AUFGABENSTELLUNG A — Gib aus dem Forumsthread zum Maven-Deployment alles von „## cjs1976 (30.“ bis hinunter zu „auf C deployed.“ wortgetreu wieder.
AUFGABENSTELLUNG B — Überarbeite in den Datensätzen alles von der Zeile mit „subject: stools“ bis hinunter zum Ende der Datensätze, beide Grenzen eingeschlossen, indem du „detection“ durch „object detection“ ersetzt. Alles andere bleibt unverändert.

ZITIERTE TEXTSTELLE —
══════════════════════════════
# Automatisches Deployen in ein externes Maven Repository.



## cjs1976 (30. Jul 2012)

Hallo!

Ich möchte gerne mein Maven Projekt (mit NetBeans 7.2) erstellt so ändern, dass nach einem Build die dabei erzeugte JAR automatisch an ein externes Repository deployed (oder installiert) wird.

Nachdem ich nun selbst versucht habe eine Lösung zu finden (settings.xml, pom.xml, Projekteigenschaften), bitte ich Euch um Rat, denn egal was ich versuche, meine Konfigurationen werden stur ignoriert, und es wird immer in das lokale Repository (also auf C deployed.

Danke,
Christian.


----------



## maki (30. Jul 2012)

... und wie genau versuchst du es denn?

Sollen wir deine POM erraten?
Oder die Kommandozeile die du nutzt? 

Um welches externe Repo geht es denn?


----------



## cjs1976 (31. Jul 2012)

Hallo Maki!

Ich dachte es liegt an der NetBeans 7.2 Konfiguration, darum habe ich das nicht angegeben:

1. Ich habe die neueste Version von Nexus auf meinem Server installiert. Alles mit den Standardvorgaben, und der Standardinstallationsanleitung.
══════════════════════════════
BEREITGESTELLTES MATERIAL —
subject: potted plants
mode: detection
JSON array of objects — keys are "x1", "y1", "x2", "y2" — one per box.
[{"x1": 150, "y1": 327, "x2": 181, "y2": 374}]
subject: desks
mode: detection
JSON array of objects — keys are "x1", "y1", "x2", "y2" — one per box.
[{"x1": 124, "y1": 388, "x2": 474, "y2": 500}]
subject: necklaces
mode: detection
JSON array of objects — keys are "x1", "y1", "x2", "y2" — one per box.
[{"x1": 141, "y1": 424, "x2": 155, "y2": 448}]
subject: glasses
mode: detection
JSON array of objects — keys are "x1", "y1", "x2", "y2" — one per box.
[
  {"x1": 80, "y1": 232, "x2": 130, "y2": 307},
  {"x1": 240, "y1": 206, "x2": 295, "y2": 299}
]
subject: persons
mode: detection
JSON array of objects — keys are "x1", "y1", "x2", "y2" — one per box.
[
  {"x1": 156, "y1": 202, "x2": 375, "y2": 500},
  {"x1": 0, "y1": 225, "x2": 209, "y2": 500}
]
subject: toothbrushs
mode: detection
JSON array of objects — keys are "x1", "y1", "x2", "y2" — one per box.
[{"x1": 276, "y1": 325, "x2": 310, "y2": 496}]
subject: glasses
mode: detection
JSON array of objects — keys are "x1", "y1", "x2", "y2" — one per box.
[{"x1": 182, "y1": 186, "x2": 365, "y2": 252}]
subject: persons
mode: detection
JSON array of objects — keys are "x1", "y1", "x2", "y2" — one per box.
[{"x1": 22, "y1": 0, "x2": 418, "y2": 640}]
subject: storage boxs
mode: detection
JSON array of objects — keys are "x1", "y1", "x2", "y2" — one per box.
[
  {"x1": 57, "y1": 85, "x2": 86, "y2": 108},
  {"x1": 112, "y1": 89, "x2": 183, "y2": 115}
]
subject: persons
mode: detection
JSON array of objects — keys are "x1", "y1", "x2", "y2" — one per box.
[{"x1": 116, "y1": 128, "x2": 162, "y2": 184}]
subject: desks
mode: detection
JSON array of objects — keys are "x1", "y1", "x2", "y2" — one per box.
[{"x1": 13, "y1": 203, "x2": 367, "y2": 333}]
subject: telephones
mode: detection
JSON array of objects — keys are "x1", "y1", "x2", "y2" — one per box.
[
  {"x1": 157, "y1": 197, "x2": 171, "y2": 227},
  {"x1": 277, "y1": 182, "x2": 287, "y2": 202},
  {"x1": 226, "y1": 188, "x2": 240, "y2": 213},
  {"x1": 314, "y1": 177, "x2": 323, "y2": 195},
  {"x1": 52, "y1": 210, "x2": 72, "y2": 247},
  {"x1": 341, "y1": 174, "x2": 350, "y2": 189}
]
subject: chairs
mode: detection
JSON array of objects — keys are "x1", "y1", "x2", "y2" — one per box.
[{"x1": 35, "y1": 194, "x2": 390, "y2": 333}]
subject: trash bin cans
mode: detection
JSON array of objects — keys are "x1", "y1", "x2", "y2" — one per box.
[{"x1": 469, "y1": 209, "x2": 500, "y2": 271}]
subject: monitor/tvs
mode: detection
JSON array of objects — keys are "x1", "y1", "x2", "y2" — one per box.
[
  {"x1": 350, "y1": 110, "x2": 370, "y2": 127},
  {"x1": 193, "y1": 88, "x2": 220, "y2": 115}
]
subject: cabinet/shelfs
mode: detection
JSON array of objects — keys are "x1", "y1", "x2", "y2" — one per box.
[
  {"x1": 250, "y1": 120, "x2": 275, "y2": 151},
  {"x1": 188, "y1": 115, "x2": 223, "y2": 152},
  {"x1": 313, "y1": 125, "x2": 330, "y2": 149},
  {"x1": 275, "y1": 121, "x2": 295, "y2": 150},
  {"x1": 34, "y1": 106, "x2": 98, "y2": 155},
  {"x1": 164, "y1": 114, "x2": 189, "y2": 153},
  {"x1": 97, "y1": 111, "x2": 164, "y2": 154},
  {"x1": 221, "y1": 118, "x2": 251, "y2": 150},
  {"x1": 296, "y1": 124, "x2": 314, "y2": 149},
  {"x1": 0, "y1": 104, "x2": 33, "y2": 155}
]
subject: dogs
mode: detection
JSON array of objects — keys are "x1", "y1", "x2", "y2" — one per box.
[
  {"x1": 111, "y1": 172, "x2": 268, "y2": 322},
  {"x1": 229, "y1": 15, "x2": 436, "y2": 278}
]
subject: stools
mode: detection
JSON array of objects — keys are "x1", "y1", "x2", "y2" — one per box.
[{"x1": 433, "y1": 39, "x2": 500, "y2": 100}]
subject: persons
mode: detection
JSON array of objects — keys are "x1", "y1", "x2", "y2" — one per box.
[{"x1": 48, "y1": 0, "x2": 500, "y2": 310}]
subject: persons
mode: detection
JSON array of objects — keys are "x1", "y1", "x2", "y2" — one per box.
══════════════════════════════
SCHRIFTLICHE ANTWORT A —
## cjs1976 (30. Jul 2012)

Hallo!

Ich möchte gerne mein Maven Projekt (mit NetBeans 7.2) erstellt so ändern, dass nach einem Build die dabei erzeugte JAR automatisch an ein externes Repository deployed (oder installiert) wird.

Nachdem ich nun selbst versucht habe eine Lösung zu finden (settings.xml, pom.xml, Projekteigenschaften), bitte ich Euch um Rat, denn egal was ich versuche, meine Konfigurationen werden stur ignoriert, und es wird immer in das lokale Repository (also auf C deployed.

SCHRIFTLICHE ANTWORT B —
subject: stools
mode: object detection
JSON array of objects — keys are "x1", "y1", "x2", "y2" — one per box.
[{"x1": 433, "y1": 39, "x2": 500, "y2": 100}]
subject: persons
mode: object detection
JSON array of objects — keys are "x1", "y1", "x2", "y2" — one per box.
[{"x1": 48, "y1": 0, "x2": 500, "y2": 310}]
subject: persons
mode: object detection
JSON array of objects — keys are "x1", "y1", "x2", "y2" — one per box.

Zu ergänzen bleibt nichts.